In his NBA playoff debut in game 1 of the 76ers' first-round playoff series against the Miami Heat, Simmons had 17 points, 14 assists, and nine rebounds in a 130–103 win. In game 4, Simmons helped the 76ers take a 3–1 lead in the series with 17 points, 13 rebounds, and 10 assists in a 106–102 win. He became the first rookie since Magic Johnson in 1980 to have a playoff triple-double, and became the fifth rookie with a triple-double in the playoffs, joining Johnson, Kareem Abdul-Jabbar, Jerry Lucas and Tom Gola. Simmons helped the 76ers move on to the second round of the playoffs with a 4–1 defeat of the Heat, as he recorded 14 points and 10 rebounds in a 104–91 win in game 5. The 76ers went on to lose in five games to the Boston Celtics in the second round, with Simmons recording 18 points, eight rebounds, and six assists in a 114–112 loss in game 5. At the season's end, Simmons was named the NBA Rookie of the Year and earned NBA All-Rookie First Team honours.

====2018–19 season: First All-Star selection====
In September 2018, Simmons announced that during the off-season he began working to improve his shooting with his brother Liam Tribe-Simmons, former assistant coach for University of California, Riverside Highlanders men's basketball team and Southwest Baptist Bearcats men's basketball team, and would continue to do so for the remainder of the season. In the 76ers' season opener on 16 October 2018, Simmons recorded 19 points, 15 rebounds, and eight assists in a 105–87 loss to the Boston Celtics. Two days later, he had a triple-double with 13 points, 13 rebounds, and 11 assists in a 127–108 win over the Chicago Bulls. He reached his 13th career triple-double with 2:34 left in the third and became the first Sixer to ever get one in a home opener.

On 2 January, he scored 29 points in a 132–127 win over the Phoenix Suns. On 5 January, he recorded his sixth triple-double of the season with 20 points, 14 rebounds, and 11 assists in a 106–100 win over the Dallas Mavericks. On 11 January, he had 23 points, 15 assists, and 10 rebounds in a 123–121 loss to the Atlanta Hawks. Two days later, he had 20 points, 22 rebounds, and nine assists in a 108–105 win over the New York Knicks. On 15 January, with 20 points, 11 rebounds, and 9 assists against the Minnesota Timberwolves, Simmons became the second fastest player in NBA history to reach 2,000 points, 1,000 rebounds, and 1,000 assists, trailing only Oscar Robertson. Simmons reached this milestone in 125 games, which is 9 games faster than Magic Johnson and 33 games faster than LeBron James. On 23 January, he had 21 points, 15 assists, and 10 rebounds in a 122–120 win over the San Antonio Spurs. On 31 January, he received his first All-Star selection as an Eastern Conference reserve, becoming the first Australian to receive the honour. On 28 February, he recorded his ninth triple-double of the season with 11 points, 13 rebounds, and 11 assists in a 108–104 win over the Oklahoma City Thunder. Two days later, he had 25 points, 15 rebounds, and 11 assists in a 120–117 loss to the Golden State Warriors.

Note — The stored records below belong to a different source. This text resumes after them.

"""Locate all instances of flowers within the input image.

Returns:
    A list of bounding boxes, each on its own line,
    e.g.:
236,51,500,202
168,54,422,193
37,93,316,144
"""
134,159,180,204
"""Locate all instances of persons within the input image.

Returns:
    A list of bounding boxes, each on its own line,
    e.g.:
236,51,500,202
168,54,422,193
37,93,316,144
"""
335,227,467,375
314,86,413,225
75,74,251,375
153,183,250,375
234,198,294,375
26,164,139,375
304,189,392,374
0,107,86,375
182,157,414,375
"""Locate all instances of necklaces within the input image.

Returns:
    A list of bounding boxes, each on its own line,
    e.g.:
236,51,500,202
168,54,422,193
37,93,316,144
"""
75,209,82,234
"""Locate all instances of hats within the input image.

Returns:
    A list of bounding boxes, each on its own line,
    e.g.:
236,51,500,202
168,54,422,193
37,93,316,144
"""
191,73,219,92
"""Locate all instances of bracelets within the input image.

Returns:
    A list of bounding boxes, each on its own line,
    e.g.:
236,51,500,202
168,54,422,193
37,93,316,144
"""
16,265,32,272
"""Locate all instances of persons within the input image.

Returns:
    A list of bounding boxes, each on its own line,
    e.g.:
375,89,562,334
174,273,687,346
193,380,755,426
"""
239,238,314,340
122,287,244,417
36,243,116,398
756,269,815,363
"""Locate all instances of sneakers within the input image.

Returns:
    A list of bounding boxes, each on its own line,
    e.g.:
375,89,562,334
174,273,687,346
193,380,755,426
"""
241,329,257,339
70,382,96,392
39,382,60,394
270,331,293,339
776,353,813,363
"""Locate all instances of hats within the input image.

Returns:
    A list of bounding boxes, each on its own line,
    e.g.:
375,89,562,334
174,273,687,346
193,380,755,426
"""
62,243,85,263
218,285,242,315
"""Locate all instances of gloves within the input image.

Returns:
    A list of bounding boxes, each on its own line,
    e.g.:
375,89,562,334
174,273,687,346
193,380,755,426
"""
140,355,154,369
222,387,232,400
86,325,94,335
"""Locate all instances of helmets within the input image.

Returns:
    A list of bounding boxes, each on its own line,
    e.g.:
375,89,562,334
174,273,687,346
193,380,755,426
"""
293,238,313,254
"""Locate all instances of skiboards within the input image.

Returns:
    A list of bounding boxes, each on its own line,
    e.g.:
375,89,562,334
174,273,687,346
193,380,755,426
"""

In game two of the 76ers' first-round playoff series against the Brooklyn Nets, Simmons had his second career postseason triple-double with 18 points, 12 assists, and 10 rebounds to lead Philadelphia to a 145–123 win. In game three of the series, Simmons scored a postseason career-high 31 points on 11-of-13 shooting in a 131–115 win over the Nets, putting the 76ers up 2–1 in the series.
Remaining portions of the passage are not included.